How they are introduced makes them even more impressive. One Colossus has you traveling through a meandering valley in the dark, then a small forest, and finally you reach a lake. The music cuts out and all is silent. In the middle of the lake is a huge platform reaching high up, you must dismount Agro and swim. As you swim you feel uneasy, unprotected and nervous. There is a narrow spiraling pathway that leads up to the top of the platform. After you traverse it and do a few jumps you are on the top. There is the Colossus, it's just sitting there, it sees you and gets up… and so commences the fight. They truely are monstrosities, yet magnificent and marvelous at the same time.
Then you have to kill them. Generally this will involve you literally climbing up and onto the Colossi and finding their weak points, which are these bright blue glyphs. Stabbing the weak points will take a chunk off their health meters; usually there are two weak points on a Colossus and you'll have to find both to finish it off. Oh yeah it sounds simple, find giant blue spot, stab it a few times, do it again for the other spot, voila, dead Colossi.
It's not. The Colossi will make itself difficult to climb, usually you'll have to lure it into crouching or something so you can jump and grab that tuft of coarse hair on it's thigh and start climbing. Then once you finally 'mount' it, it will buck and sway and you'll be totally hopeless up there. All you can do is hold down the R1 button and hold on for dear life. You're 'grip' meter will diminish as you climb and are tossed about, but as long as it has some juice left in it you'll hang on tightly. Don't worry though your arsenal isn't limited to just a sword, you also have a bow… and that's it. Oh yeah and you can only shoot the bow while stationary, even better.
There is nothing, I repeat there is nothing out in the game market that captures such intensity and majesty like fighting a Colossus. When you're hanging onto the back on a giant Colossus and it shakes itself like a wet dog, the camera sways frantically, some light motion blur convolutes everything and the hero is being shaken like a ragdoll, wow, there's nothing like it. Then the music kicks into this grand spirit-lifting tempo whenever you're on a Colossus and, geez, the whole scene is just absolutely astounding. Also you fight Colossi in relatively flat areas, so there's no climbing a tower and then jumping on it, no way, you got to get on top the old fashioned way.
Every time you stab a Colossus you feel it, you feel the brutality, the almost sheer cruelty of the action.
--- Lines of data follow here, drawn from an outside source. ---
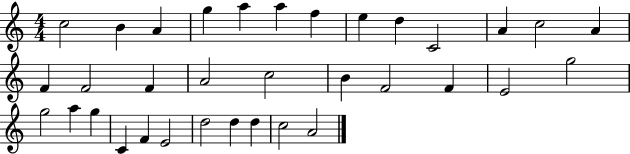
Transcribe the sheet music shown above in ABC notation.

X:1
T:Untitled
M:4/4
L:1/4
K:C
c2 B A g a a f e d C2 A c2 A F F2 F A2 c2 B F2 F E2 g2 g2 a g C F E2 d2 d d c2 A2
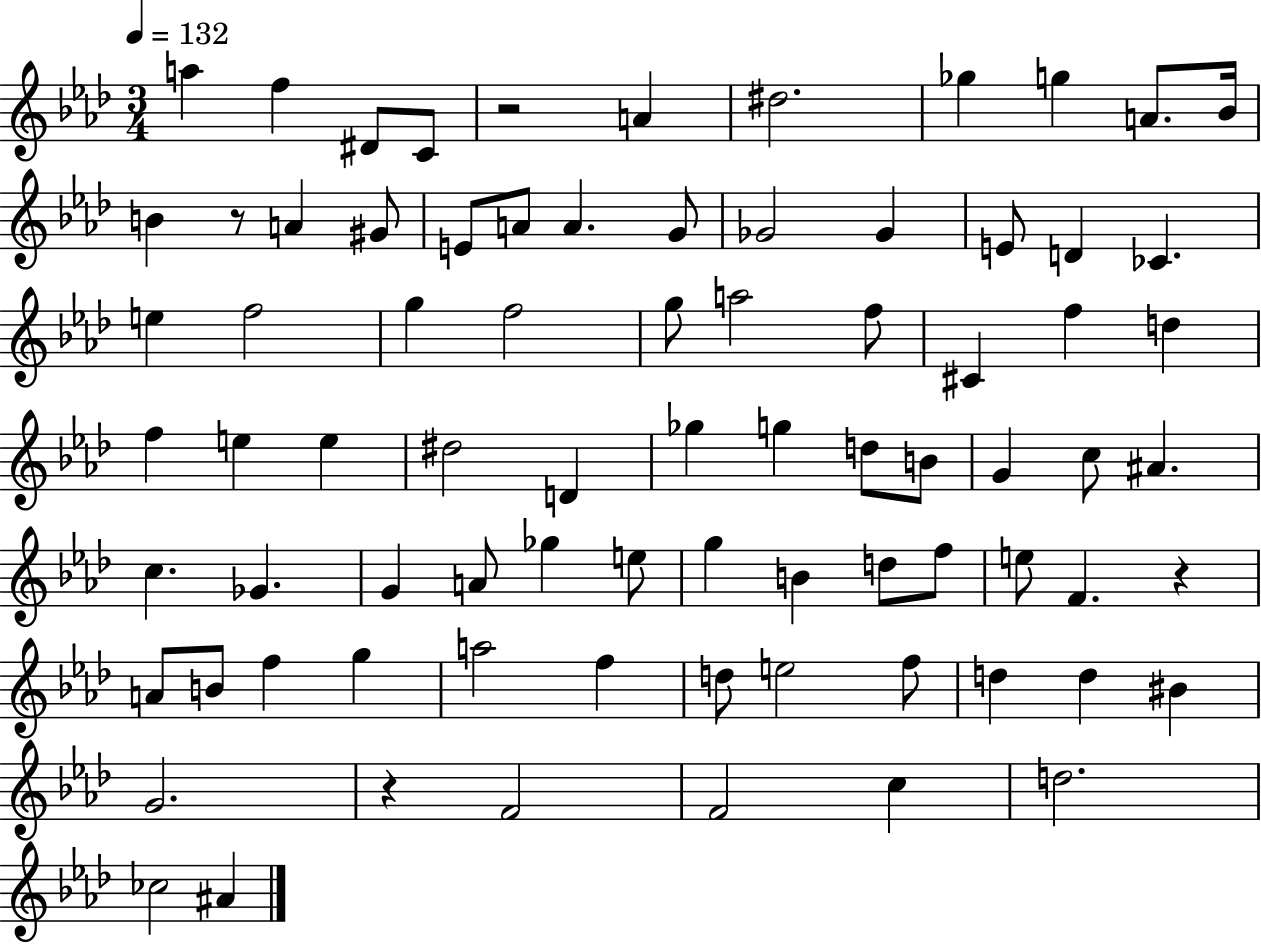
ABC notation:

X:1
T:Untitled
M:3/4
L:1/4
K:Ab
a f ^D/2 C/2 z2 A ^d2 _g g A/2 _B/4 B z/2 A ^G/2 E/2 A/2 A G/2 _G2 _G E/2 D _C e f2 g f2 g/2 a2 f/2 ^C f d f e e ^d2 D _g g d/2 B/2 G c/2 ^A c _G G A/2 _g e/2 g B d/2 f/2 e/2 F z A/2 B/2 f g a2 f d/2 e2 f/2 d d ^B G2 z F2 F2 c d2 _c2 ^A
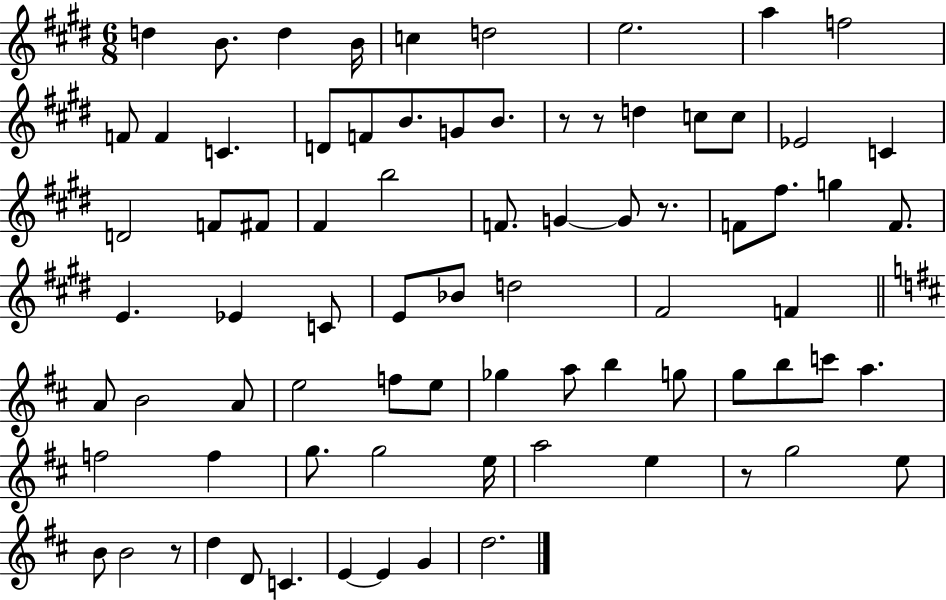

The moment your blade penetrates it will cry out in pain and its animalistic reactionary instincts are practically tangible. You'll connect with the Colossus right there and almost understand what it's going through, it's that vivid. Then when you finally defeat a Colossus after an epic struggle, the death animation will hit you every time. Such a mysterious and grand creature dieing by your hand, is very touching. It is really something to see a Colossus topple over; seeing a geyser of bodily fluid and blood spewing out of its weak points, hearing its horrible groan of pain and witnessing it crash into the ground with a thunderous boom.
Shadow of the Colossus is a journey that if you choose to take will be unique and memorable. Every Colossus is special and requires a different strategy to defeat, not all of them are humanoid either; some are beasts of the air and fly for example. Sure it has a handful of minor flaws like a poor framerate, sometimes-glitchy grab detection and overall lack of direction. But nothing detracts from the joy of the hunt, the intensity of the battle and the remorse of the kill.